**STATED EXERCISE:** Rewrite the lines of all the items below as a numbered list, skipping any blank lines and leaving out the pictures.

Image-linked spatial questions:
start

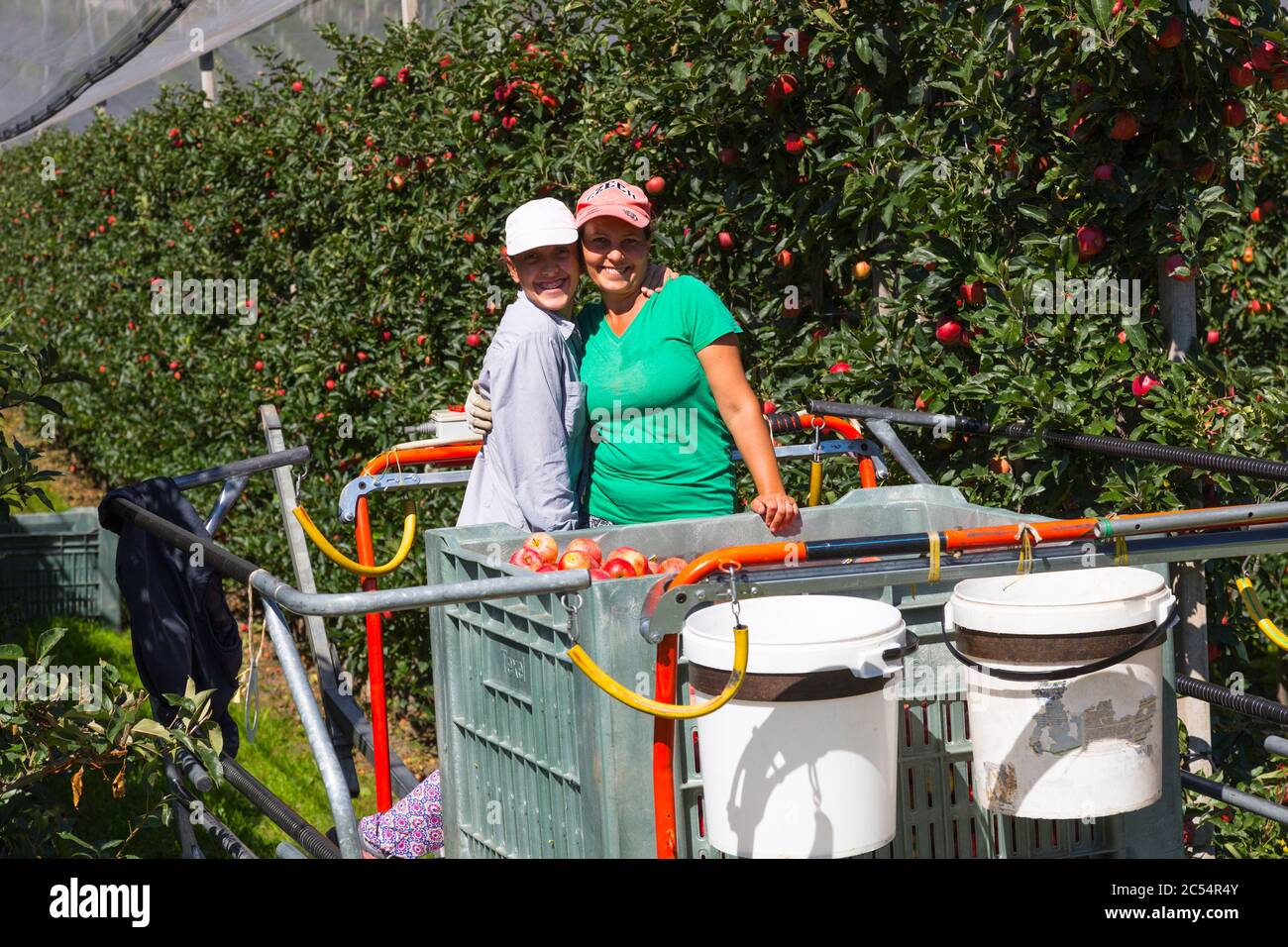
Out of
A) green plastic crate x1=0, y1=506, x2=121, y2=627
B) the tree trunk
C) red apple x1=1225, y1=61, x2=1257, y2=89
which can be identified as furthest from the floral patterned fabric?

end

**REPLY TO THE EXERCISE:**
1. Out of
2. A) green plastic crate x1=0, y1=506, x2=121, y2=627
3. B) the tree trunk
4. C) red apple x1=1225, y1=61, x2=1257, y2=89
5. which can be identified as furthest from the floral patterned fabric?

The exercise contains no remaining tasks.